A fala do presidente vem depois de, no início do ano, forças dos Estados Unidos terem capturado o presidente da Venezuela, Nicolás Maduro, em uma operação militar em Caracas para levá-lo à Justiça nos EUA por acusações de narcotráfico.
Desde então, o presidente norte-americano, Donald Trump, tem dito que empresas dos EUA explorarão o petróleo da Venezuela, país que tem a maior reserva comprovada de petróleo do mundo. Forças norte-americanas também capturaram navios-tanque com petróleo venezuelano, e Trump disse que esse petróleo está sendo processado em refinarias norte-americanas.
À época do ataque, Lula condenou a ação militar e disse que ela ultrapassa uma “linha inaceitável”. Mais recentemente, o presidente declarou que todas as noites fica indignado com o que aconteceu na Venezuela.
Em seu discurso no Panamá, Lula afirmou também que houve momentos na história em que os EUA adotaram uma política de cooperar com o desenvolvimento da América Latina e do Caribe.
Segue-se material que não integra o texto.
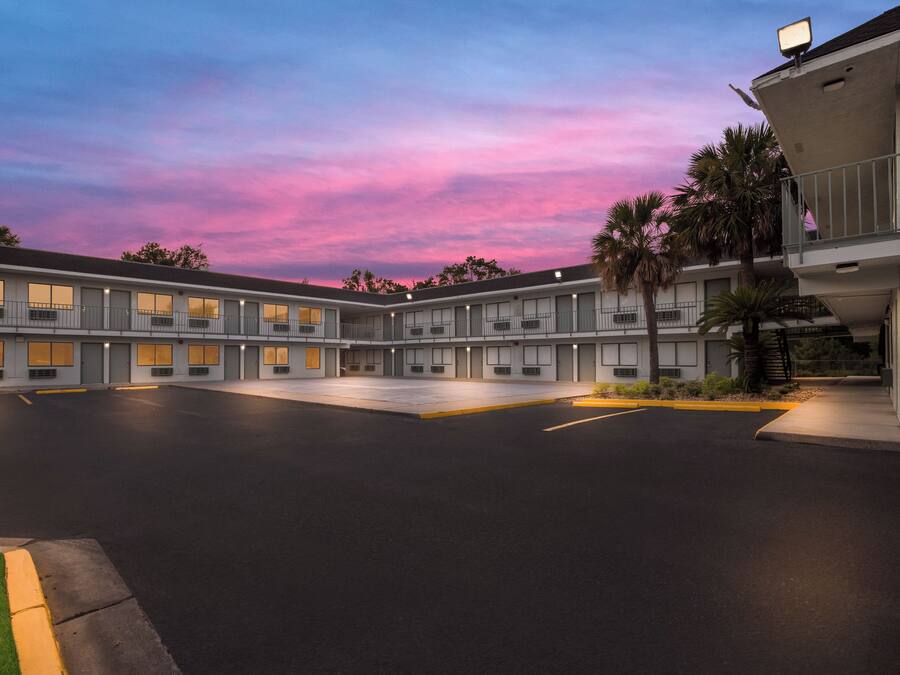 A motel with a central courtyard, multiple rooms, and a parking area.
“Também houve momentos em que os Estados Unidos souberam ser um parceiro em prol dos nossos interesses de desenvolvimento. O presidente Franklin Roosevelt implementou uma política de boa vizinhança que tinha como objetivo substituir a intervenção militar pela diplomacia em sua política externa para a América Latina e Caribe”, disse.
Na segunda-feira, Lula conversou por telefone com Trump e, segundo nota do Palácio do Planalto, “ressaltou a importância de preservar a paz e a estabilidade da região e de trabalhar pelo bem-estar do povo venezuelano”. Os dois líderes combinaram ainda que Lula fará uma visita a Washington que, disse o presidente brasileiro na terça, deve ocorrer em março.